# A stupid game.



## Joker

Time for a stupid game


----------



## Joker

I danced my Girlfriend because I am sexy like that.


----------



## Funtastic curves

I shot Homer because I'm sexy like that.


----------



## DazzlingAnna

I slapped a stripper because I have issues.

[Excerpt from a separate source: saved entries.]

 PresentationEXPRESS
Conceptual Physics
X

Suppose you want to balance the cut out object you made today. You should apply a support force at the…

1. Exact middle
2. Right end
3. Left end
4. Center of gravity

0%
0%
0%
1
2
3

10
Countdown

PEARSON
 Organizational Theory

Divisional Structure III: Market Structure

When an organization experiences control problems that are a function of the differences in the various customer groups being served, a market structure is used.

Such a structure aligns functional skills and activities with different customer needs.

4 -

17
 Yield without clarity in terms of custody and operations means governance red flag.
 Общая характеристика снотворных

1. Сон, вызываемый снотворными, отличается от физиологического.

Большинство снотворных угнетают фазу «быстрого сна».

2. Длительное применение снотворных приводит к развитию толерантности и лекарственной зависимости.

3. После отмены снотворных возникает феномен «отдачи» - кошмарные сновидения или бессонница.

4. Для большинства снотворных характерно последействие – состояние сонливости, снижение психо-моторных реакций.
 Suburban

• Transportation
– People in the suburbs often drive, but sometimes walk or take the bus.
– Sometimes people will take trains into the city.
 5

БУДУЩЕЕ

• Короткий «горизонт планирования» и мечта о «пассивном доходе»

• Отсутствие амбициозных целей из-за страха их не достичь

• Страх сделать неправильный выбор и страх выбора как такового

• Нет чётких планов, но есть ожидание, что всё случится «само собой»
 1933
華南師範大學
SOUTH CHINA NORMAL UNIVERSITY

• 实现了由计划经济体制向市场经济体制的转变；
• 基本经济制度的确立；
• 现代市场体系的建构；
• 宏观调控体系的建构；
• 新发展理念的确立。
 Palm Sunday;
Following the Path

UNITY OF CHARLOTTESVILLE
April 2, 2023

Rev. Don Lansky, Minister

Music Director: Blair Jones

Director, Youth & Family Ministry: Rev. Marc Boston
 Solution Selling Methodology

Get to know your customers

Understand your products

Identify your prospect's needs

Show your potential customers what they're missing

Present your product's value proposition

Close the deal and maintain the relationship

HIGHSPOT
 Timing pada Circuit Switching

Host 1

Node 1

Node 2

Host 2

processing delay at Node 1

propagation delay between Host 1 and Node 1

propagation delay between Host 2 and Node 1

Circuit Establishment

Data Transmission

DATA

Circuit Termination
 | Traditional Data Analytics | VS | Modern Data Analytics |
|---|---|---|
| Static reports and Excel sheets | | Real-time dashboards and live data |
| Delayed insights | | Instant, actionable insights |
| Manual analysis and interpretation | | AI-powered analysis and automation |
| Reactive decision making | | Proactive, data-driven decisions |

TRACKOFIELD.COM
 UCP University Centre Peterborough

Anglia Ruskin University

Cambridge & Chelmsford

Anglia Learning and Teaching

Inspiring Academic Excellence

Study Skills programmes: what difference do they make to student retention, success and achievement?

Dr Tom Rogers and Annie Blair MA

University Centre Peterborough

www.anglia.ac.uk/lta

(and I have nothing to add )


----------



## Green Eyed Fairy

I shot a dog because I have amazing boobs


----------



## littlefairywren

I smoked with a toothbrush because I'm good in bed.


----------



## Adamantoise

I beat a glass of milk because I'm a pimp.


----------



## abstracterika

I slept with the Cookie Monster because I’m a pimp


----------



## AmyJo1976

I needed a stripper because hoes keep stealing my tacos ??? OMG!!!!!


----------



## DazzlingAnna

DazzlingAnna said:


> I slapped a stripper because I have issues.
> 
> (and I have nothing to add )


today i am in the mood for:
Slapping a stripper because i have AMAZING boobs.


----------



## Jay78

I beat Paris Hilton because I have issues


----------



## CPProp

I dance with a golf ball because I love to snort cocaine


----------



## Monster

I ate a bag of weed because I'm sexy like that 

_but weed is illegal_


----------



## AmyJo1976

I needed a stripper because I'm a pimp!


----------



## BigElectricKat

I shot a horse because hoes keep stealing my tacos!


----------



## DazzlingAnna

I slapped a stripper because I'm sexy like that.


----------



## LarryTheNoodleGuy

AmyJo1976 said:


> I needed a stripper because I'm a pimp!


I volunteer! LMAO


----------



## ChattyBecca

I ran (like that will happen) naked with your grandma because hoes keep stealing my tacos.


----------